1925 Çok eşliliğin ve İslam kurallarına göre boşanmanın kaldırılması ve bunun yerine İsviçre boşanma kanunlarının başlangıcının yapılması.

Dini manastır ve türbelerin kapatılması.

Şapka ve kıyafet devrimi. (Şekil 33) Buna göre fes kullanılması yasaklanmış ve insanların Batılı kılık kıyafete geçmesi istenmiştir. Kadınların örtünmesi yasaklanmamakla birlikte basın kampanyaları yoluyla vazgeçirilmeye çalışılmıştır. Bu kanun geçmişten ve geleneksel kıyafetlerden kopuşu ifade etmesi sebebiyle özellikle bir hassasiyete sebep vermiştir. Atatürk bu değişimde öncülük yaparak, ülkede Batılı laik kıyafetler ile seyahatler gerçekleştirmiştir.

1926 Özellikle İsveç, İtalyan ve Alman hukuk sistemlerinden yola çıkılarak hazırlanan yeni medeni, ceza ve ticaret kanunlarının yürürlüğe girmesi.

Resmi nikahın Türkiye Cumhuriyeti vatandaşları için tek geçerli evlilik olarak benimsenmesi.

1926 Harf Devrimi.

1928 Arap alfabesi ile yazılmış kitap ve gazetelerin baskısının yasaklanması.

İslam’ın anayasada ulusun dini olması ibaresinin kaldırılması. Bu düzenlemede tanrı yemin ederken bir zorunluluk olmaktan çıkmıştır, başka bir deyişle bu düzenlemede dini yeminler kaldırılmıştır.

1930 Mustafa Kemal Atatürk öncülüğünde ilk muhalefet partisinin (Terakkiperver Cumhuriyet Fırkası) kurulması.

1934 Kadınlara seçme ve seçilme haklarının verilmesi.

1935 Pazar gününün resmi olarak haftalık tatil kabul edilmesi. Dini kıyafetlerin cami ve kiliseler dışında yasaklanması.

1934-1936 Soyadı kanunu.

1938 Mustafa Kemal Atatürk’ün Vefatı. (10 Kasım)” (Spencer, R., 1958, s.644-646)103

Yukarıda bahsedilen reformların gerçekleştirilen bütün değişiklikleri kapsamadığını belirtmek önem taşımaktadır.
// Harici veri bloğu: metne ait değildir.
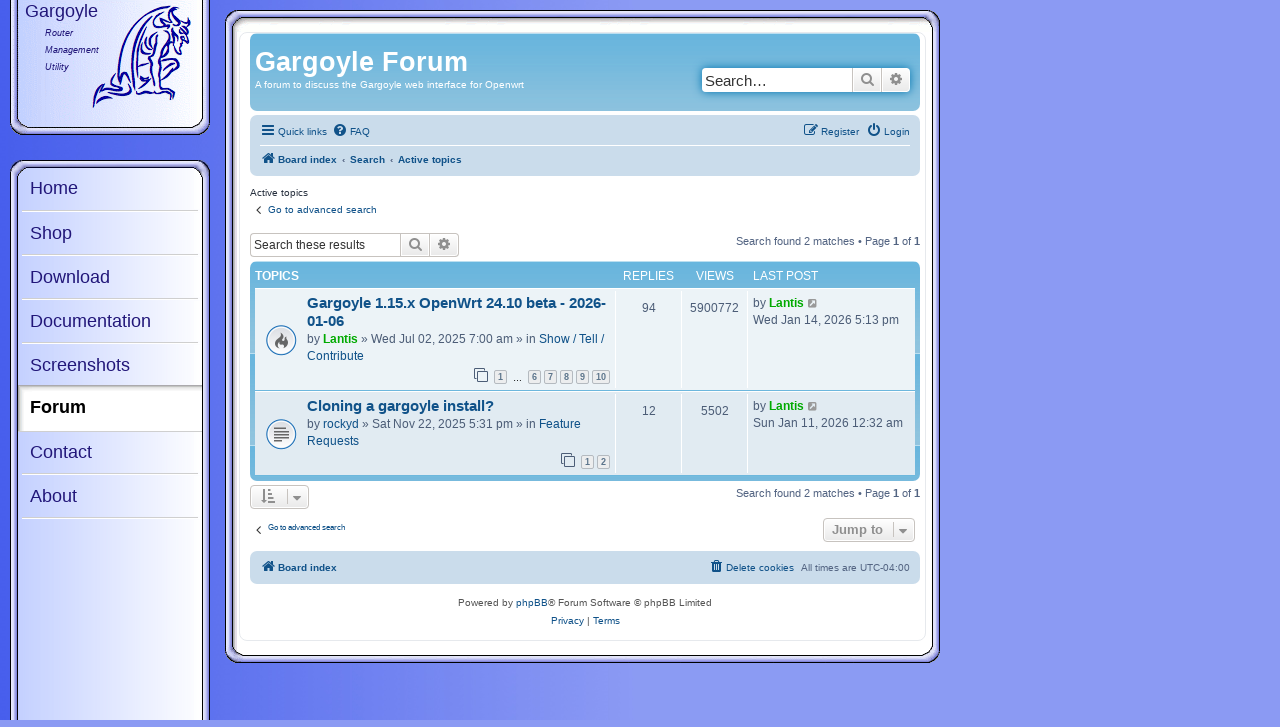

--- FILE ---
content_type: text/javascript;charset=UTF-8
request_url: https://www.gargoyle-router.com/phpbbinc.php
body_size: 523
content:
var jscTstVal='My4xMzYuMTU2LjU1';

function setValid()
{
	document.getElementById("jscinp3").value = jscTstVal;
}

function setJscnpTrigger(id)
{
	var el = document.getElementById(id)
	if (el != null)
	{
		el.onclick = setValid;
		el.onkeyup = setValid;
	}
}

function jscInit()
{
	if(document.getElementById("jscinp1") != null)
	{
		document.getElementById("jscinp3").value = "";
		setJscnpTrigger("username")
		setJscnpTrigger("email")
		setJscnpTrigger("password_confirm")
	}
}

setTimeout( jscInit, 1500);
Eğitimde, ekonomide, ve politikada günümüzü de etkileyen pek çok değişim gerçekleşmiştir. Eğitimdeki değişikliklerin modern mimarlık açısından öneminin büyük olduğunu söylemek mümkündür. Mennan (2012), eğitimde gerçekleşen reformlar kapsamında pek çok yabancı mimar ve şehir planlamacısının Türkiye’ye davet edildiğini söylemektedir. Bu yabancı mimarlar hem ülkedeki mimarların eğitiminde önemli bir rol oynamış, hem önemli şehirlerin planları çizmiş, hem de devletin desteklediğini kurumların tasarımlarını yapmıştır (Mennan, Z., 2012). Bu bağlamda, Erken Cumhuriyet Döneminde Türkiye’de modern mimarlığın, modernleşme ideolojisi ile ilişkili olduğu, ve modernleşmeyi temsil ettiği söylenilebilir.